Provided text ▸
SECTION 1.1.(d)  Part 2 of Article 4 of Chapter 105 of the General Statutes is amended by adding the following new sections to read:

"§ 105‑153.5.  Modifications to adjusted gross income.

(a)        Deduction Amount. – In calculating North Carolina taxable income, a taxpayer may deduct from adjusted gross income either the standard deduction amount provided in subdivision (1) of this subsection or the itemized deduction amount provided in subdivision (2) of this subsection that the taxpayer claimed under the Code. In the case of a married couple filing separate returns, a taxpayer may not deduct the standard deduction amount if the taxpayer or the taxpayer's spouse claims the itemized deductions amount.

(1)        Standard deduction amount. – An amount equal to the amount listed in the table below based on the taxpayer's filing status:

Filing Status                                                     Standard Deduction

Married, filing jointly                                               $15,000

Head of Household                                                  12,000

Single                                                                         7,500

Married, filing separately                                            7,500.

(2)        Itemized deduction amount. – An amount equal to the sum of the items listed in this subdivision. The amounts allowed under this subdivision are not subject to the overall limitation on itemized deductions under section 68 of the Code.

a.         The amount allowed as a deduction for charitable contributions under section 170 of the Code for that taxable year.

Exercise brief ▸
Reproduce the statute excerpt from "(1)        Standard deduction" to "separately                                            7,500.", renaming "Head of Household" to "Head of Family".

Excerpted records ▸
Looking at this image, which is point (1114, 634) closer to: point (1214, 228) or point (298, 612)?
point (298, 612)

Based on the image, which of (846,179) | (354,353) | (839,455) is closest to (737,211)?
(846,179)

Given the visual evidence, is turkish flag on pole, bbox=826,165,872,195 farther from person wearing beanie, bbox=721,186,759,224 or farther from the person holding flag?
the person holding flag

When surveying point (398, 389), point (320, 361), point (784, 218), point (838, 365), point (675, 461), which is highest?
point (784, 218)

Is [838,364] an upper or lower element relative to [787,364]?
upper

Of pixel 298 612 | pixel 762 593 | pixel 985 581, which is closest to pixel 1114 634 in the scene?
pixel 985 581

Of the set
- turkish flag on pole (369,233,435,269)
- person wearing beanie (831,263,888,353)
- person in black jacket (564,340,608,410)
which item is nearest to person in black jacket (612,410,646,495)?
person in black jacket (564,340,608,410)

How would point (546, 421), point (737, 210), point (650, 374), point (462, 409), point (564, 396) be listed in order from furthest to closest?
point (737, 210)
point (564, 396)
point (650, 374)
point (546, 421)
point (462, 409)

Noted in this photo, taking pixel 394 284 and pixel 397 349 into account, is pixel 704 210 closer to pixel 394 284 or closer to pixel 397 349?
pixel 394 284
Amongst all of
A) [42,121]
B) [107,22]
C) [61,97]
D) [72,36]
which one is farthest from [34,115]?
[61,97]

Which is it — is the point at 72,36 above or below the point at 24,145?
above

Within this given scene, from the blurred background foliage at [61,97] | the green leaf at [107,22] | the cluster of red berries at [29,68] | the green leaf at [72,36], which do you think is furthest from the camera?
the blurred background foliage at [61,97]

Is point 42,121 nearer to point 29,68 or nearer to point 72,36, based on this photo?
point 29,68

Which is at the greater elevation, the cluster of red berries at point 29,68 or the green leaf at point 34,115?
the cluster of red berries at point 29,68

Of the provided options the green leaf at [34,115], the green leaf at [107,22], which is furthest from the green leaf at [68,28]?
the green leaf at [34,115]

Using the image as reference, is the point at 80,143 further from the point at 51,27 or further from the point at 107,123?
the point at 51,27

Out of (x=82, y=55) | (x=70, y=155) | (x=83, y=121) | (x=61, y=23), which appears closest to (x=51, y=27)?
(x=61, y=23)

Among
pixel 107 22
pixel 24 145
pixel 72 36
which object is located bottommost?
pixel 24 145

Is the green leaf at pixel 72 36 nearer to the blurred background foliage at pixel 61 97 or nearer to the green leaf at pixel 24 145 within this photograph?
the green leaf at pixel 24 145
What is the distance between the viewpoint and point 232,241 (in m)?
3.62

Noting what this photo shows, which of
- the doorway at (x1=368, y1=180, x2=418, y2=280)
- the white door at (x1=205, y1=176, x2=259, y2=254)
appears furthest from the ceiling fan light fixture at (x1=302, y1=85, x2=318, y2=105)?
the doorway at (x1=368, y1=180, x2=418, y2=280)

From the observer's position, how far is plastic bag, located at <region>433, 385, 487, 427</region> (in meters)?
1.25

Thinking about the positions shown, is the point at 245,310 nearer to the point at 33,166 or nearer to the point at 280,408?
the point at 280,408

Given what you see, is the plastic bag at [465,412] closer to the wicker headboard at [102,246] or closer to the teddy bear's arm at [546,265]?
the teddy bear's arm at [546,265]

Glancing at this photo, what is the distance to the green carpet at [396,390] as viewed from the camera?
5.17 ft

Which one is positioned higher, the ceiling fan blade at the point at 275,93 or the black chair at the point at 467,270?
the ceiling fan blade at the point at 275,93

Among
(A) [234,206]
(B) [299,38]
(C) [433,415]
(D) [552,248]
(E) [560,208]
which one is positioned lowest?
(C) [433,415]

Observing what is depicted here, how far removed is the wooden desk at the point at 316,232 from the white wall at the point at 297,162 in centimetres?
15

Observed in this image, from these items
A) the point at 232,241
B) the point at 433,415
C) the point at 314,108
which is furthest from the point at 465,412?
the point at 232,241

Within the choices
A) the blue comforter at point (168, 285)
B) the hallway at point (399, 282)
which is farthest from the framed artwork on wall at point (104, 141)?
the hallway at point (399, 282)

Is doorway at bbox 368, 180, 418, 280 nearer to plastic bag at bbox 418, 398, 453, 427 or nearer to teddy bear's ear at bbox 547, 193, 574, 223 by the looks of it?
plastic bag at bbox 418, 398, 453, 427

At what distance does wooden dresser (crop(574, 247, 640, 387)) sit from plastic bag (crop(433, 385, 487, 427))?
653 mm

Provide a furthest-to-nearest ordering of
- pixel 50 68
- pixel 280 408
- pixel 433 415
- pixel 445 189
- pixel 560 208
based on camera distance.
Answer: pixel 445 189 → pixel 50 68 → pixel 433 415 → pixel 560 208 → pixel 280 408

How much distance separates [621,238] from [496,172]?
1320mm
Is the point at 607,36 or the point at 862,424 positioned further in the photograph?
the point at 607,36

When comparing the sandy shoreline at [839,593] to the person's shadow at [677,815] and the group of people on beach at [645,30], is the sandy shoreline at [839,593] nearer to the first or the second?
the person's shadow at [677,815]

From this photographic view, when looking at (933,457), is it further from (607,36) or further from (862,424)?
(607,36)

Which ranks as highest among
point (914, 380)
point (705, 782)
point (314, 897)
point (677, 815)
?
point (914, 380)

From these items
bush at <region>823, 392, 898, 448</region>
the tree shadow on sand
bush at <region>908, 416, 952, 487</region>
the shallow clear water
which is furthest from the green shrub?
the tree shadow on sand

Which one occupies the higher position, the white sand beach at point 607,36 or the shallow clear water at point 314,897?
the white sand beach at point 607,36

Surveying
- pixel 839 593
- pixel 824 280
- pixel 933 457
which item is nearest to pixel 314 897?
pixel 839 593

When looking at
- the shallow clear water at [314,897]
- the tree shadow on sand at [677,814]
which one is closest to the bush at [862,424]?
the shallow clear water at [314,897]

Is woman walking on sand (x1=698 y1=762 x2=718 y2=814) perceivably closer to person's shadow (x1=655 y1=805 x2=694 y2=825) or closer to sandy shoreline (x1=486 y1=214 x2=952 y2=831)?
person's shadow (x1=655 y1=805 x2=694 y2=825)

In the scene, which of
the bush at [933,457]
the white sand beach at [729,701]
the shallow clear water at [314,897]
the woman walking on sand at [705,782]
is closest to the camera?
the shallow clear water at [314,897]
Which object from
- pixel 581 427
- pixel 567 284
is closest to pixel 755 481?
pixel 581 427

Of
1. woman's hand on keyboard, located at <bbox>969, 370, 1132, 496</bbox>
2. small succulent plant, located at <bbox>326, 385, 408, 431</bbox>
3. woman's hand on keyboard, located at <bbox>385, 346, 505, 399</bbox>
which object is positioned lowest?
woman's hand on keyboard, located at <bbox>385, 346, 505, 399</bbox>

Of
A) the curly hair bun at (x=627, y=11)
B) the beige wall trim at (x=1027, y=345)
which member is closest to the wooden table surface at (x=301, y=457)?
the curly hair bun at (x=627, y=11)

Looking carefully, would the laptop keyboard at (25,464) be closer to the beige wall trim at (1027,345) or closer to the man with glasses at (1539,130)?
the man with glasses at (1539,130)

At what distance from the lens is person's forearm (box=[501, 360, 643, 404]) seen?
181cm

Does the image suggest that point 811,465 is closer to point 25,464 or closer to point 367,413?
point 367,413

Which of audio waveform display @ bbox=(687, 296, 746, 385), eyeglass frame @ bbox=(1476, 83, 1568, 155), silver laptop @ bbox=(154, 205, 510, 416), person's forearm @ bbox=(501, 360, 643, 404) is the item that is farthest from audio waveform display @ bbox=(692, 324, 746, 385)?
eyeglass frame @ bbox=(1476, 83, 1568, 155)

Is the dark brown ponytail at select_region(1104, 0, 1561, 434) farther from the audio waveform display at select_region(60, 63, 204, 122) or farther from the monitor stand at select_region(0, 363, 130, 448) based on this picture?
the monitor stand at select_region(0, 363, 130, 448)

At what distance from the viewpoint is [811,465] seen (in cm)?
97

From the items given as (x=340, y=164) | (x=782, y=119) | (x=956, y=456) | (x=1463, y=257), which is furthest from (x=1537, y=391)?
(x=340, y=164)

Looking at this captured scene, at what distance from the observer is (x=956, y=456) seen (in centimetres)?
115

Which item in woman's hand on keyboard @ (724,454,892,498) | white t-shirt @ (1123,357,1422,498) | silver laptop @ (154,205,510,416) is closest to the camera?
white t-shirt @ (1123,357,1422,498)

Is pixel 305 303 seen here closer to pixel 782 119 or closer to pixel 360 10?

Worked solution ▸
(1)        Standard deduction amount. – An amount equal to the amount listed in the table below based on the taxpayer's filing status:

Filing Status                                                     Standard Deduction

Married, filing jointly                                               $15,000

Head of Family                                                  12,000

Single                                                                         7,500

Married, filing separately                                            7,500.